Mais surtout, elle attire notre attention sur l’importance de notre style de vie. S’inspire-t-il du Christ et des encouragements de l’Église ou bien, sous prétexte de modernité, s’inspire-t-il des complicités subtiles avec la mode, les mondanités et le péché ?

Avec tous nos frères chrétiens, mais aussi avec tous ceux qui souffrent de la faim, d’un manque de liberté ou de dignité, avec tous ceux pour qui la vie quotidienne est une ascèse imposée, entrons dans ce jeûne du Carême comme dans le bain d’une nouvelle naissance.

Le partage

Le but du jeûne n’est pas seulement la privation, mais le partage, l’aumône : ce que nous avons économisé, nous sommes invités à le donner à ceux qui jeûnent tous les jours, car ils n’ont pas de quoi s’acheter à manger. Ils sont des millions dans le monde et des milliers en France !

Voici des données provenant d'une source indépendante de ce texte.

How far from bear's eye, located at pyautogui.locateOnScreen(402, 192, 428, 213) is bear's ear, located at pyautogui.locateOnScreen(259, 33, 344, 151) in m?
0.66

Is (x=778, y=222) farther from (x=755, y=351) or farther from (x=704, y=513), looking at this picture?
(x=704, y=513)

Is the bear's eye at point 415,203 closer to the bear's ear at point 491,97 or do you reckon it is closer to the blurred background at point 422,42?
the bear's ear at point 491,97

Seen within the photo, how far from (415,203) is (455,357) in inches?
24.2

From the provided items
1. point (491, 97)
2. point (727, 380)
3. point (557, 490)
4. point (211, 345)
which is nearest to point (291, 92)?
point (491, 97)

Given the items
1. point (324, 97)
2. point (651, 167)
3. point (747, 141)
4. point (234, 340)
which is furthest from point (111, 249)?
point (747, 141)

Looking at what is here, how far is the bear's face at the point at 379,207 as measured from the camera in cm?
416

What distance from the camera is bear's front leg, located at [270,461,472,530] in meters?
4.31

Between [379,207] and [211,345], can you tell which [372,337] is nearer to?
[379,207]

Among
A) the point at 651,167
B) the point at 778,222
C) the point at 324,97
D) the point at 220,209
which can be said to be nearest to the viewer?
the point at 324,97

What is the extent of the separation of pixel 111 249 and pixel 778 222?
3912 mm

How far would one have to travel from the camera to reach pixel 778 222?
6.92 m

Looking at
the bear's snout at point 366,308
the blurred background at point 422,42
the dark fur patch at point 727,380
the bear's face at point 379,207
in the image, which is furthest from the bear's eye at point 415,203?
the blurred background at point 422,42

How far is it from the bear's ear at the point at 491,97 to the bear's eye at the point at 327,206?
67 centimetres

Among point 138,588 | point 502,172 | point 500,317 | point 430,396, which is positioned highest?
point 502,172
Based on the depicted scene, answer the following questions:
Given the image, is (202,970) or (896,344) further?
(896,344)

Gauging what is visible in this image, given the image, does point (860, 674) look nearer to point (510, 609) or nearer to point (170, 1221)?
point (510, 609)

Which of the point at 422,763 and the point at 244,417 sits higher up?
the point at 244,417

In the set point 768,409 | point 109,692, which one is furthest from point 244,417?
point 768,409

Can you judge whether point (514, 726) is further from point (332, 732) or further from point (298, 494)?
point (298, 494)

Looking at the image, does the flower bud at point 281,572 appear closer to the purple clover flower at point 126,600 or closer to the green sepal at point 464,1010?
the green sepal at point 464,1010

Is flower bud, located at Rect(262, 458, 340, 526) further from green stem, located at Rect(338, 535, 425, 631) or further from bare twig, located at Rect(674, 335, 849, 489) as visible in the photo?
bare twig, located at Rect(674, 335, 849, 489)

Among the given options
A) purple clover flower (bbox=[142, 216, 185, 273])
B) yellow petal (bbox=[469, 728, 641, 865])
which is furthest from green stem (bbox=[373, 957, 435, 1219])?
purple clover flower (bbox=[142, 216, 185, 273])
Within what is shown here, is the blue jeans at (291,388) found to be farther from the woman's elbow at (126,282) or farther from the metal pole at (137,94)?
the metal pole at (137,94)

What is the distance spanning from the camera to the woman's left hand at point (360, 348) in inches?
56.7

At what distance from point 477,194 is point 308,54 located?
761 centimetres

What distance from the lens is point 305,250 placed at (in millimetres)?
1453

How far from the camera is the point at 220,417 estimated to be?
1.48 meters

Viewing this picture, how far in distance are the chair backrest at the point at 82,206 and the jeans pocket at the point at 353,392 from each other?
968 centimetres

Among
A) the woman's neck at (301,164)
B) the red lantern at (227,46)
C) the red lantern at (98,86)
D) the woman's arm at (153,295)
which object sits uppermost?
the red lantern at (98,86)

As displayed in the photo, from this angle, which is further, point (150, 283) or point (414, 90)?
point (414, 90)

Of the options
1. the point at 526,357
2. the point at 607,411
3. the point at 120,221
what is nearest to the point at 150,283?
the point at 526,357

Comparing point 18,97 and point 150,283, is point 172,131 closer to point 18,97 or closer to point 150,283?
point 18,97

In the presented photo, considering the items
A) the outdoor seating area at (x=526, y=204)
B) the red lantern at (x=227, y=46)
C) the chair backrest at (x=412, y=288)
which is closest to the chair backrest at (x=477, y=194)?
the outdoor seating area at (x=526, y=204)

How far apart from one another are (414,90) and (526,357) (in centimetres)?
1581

Arrachons de nos vies l’individualisme et l’inertie pour nous engager au service des plus déshérités que soi. Développons la solidarité à l’intérieur de nos communautés ou à travers des associations ou des mouvements qui s’emploient à rejoindre et à servir les personnes diversement fragilisées.

N’oublions pas tous ceux et celles qui, dans le Tiers-monde, vivent dans des situations encore plus tragiques que chez nous, marqués par la malnutrition, le manque de soins médicaux, l’extrême pauvreté, quand ce n’est pas la violence aveugle ou le regroupement dans des camps de réfugiés où règnent misère et promiscuité.

La pénitence et la réconciliation

Ce temps du Carême ne sera véritablement conversion que si nous allons jusqu’à l’accueil du pardon du Seigneur dans le Sacrement de réconciliation. Ce sacrement reçu personnellement témoigne, pour la communauté chrétienne et pour tous les hommes marqués par l’échec et le péché, que le Dieu de Jésus-Christ ouvre largement Son pardon à tout homme de bonne volonté, qu’il n’y a pas d’échec définitif et que Dieu est plus grand que notre cœur.

Engageons-nous sur la longue route du Carême, résolument et avec foi. Après avoir accompagné Jésus dans son entrée à Jérusalem aux Rameaux, participé à la Cène le Jeudi Saint, monté avec Lui au Golgotha le Vendredi Saint, dans la nuit de Pâques, avec tous les nouveaux baptisés, nous renouvellerons les engagements de notre baptême et nous chanterons l’Alleluia Pascal, en tenant nos cierges allumés par lesquels Jésus ressuscité illuminera nos visages.